– Почему ты так поступаешь? – Дженни обхватывает себя руками, не поднимая головы.
«Дженни охотнее других делилась любовью и охотнее других ее принимала. Вероятно, именно поэтому вы забыли ту, кто ничего не просил, кроме вашего одобрения. Ту, кто, скорее всего, по-прежнему жаждет его заполучить. Чья жизнь после передачи заключалась в поисках, умоляя и надеясь снова обрести любовь, такую же безоговорочную, какую чувствовала в детстве.
Возможно, Дженни даже построила семью с единственной целью – воссоздать то ощущение.
Судя по всему, ничего не вышло.
Тебя обнять, дорогая?»
– Ты говоришь, как гребаная психопатка. – Дженни поднимает глаза и сквозь слезы сердито смотрит на собеседницу.
– «Следи за языком и не ругайся никогда, только так будешь счастлив ты всегда», – голос ведущей внезапно становится ниже, гуще, сильнее. – Ты же помнишь этот урок.
– Не смей, – шипит Дженни. – Не смей изображать его. Не думала, что ты такая жестокая.
Смех визави звучит одновременно звонко и глухо, эхом разлетаясь по помещению, окружая гостью подкаста со всех сторон.
– Это детская передача. А кто может быть более жестоким, чем дети? – Так же внезапно, как раньше, голос ведущей опять меняется, становясь по-прежнему высоким и приторным. – Прости меня. Не плачь. Хочешь послушать продолжение интервью? Скажи, хорошую ли работу я проделала, и понравится ли подкаст людям.
– Я не хочу…
«Круг распался. Ключевое звено сломалось. Чувствуют ли они это? Ощущают ли, как к ним подкрадывается страшное чудовище? А вы, наблюдая за друзьями с экранов телевизоров, это испытывали? Могли уловить нараставшее напряжение, приближение неумолимого рока, готового нанести удар?

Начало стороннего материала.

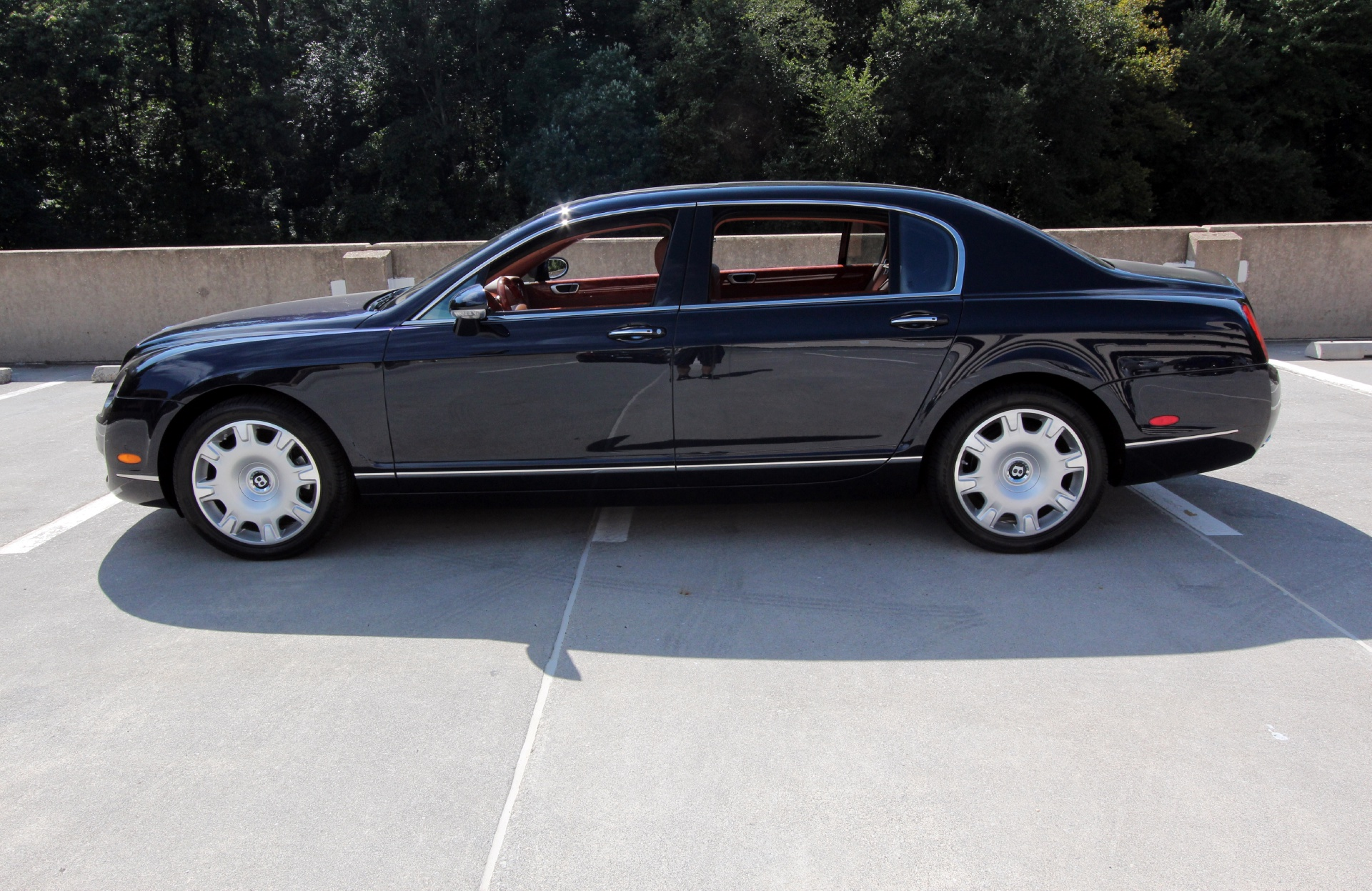 2006 bentley continental flying spur stock # p033753 for sale near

Или всё выглядело, как обычно, вплоть до самого конца, когда всё разрушилось?»
– Я не вижу смысла в твоем подкасте, – произносит Дженни, оседая на пол и сжимая ладонью запястье другой руки, точно в поисках поддержки. – Нам не обязательно собирать аудиторию заранее. Они сами появятся, когда всё заработает. Как и прежде.

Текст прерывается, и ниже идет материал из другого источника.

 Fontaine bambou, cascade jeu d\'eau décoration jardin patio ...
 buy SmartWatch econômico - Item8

– Времена изменились. Теперь мы можем достучаться до самого широкого круга людей. До стольких маленьких умов и сердец. Старейшины стояли на том самом месте, где сейчас сидишь ты, и умоляли меня. Обещали всё исправить в обмен на помощь. Мы заключили договор и сейчас выполняем условия сделки. Ты должна это понимать. – На этот раз в голосе ведущей не слышно ни поддразнивания, ни обвинения: она просто констатирует факт.
Дженни кивает, откидываясь назад и опираясь спиной на ножки стула, после чего повторяет:
– Выполняем условия сделки. Продолжай. Ты отлично справляешься.

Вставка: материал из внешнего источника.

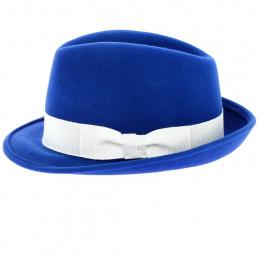 Chapeau Trilby Albastru Feutre Laine Bleu - Traclet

«Если бы существовали записи или, например, я бы могла скинуть ссылку, то что бы вы увидели?
Устаревшую, глупую передачу? Или шестерых идеальных детей, живущих в идеальном мире, окруженных волшебством, которое сами для себя создали и запечатали в том чудесном месте, где ничто не могло им навредить, где они принимали лишь верные решения, где становились теми, кто порадовал бы любого родителя?
Именно поэтому взрослые уважали Господина Волшебника. Поэтому без колебаний вручали ему на попечение своих отпрысков: как в телевизионном формате, так и для игры в той идеальной черной стране чудес. Там дети могли просто существовать, свободные от прошлого, не тревожимые будущим.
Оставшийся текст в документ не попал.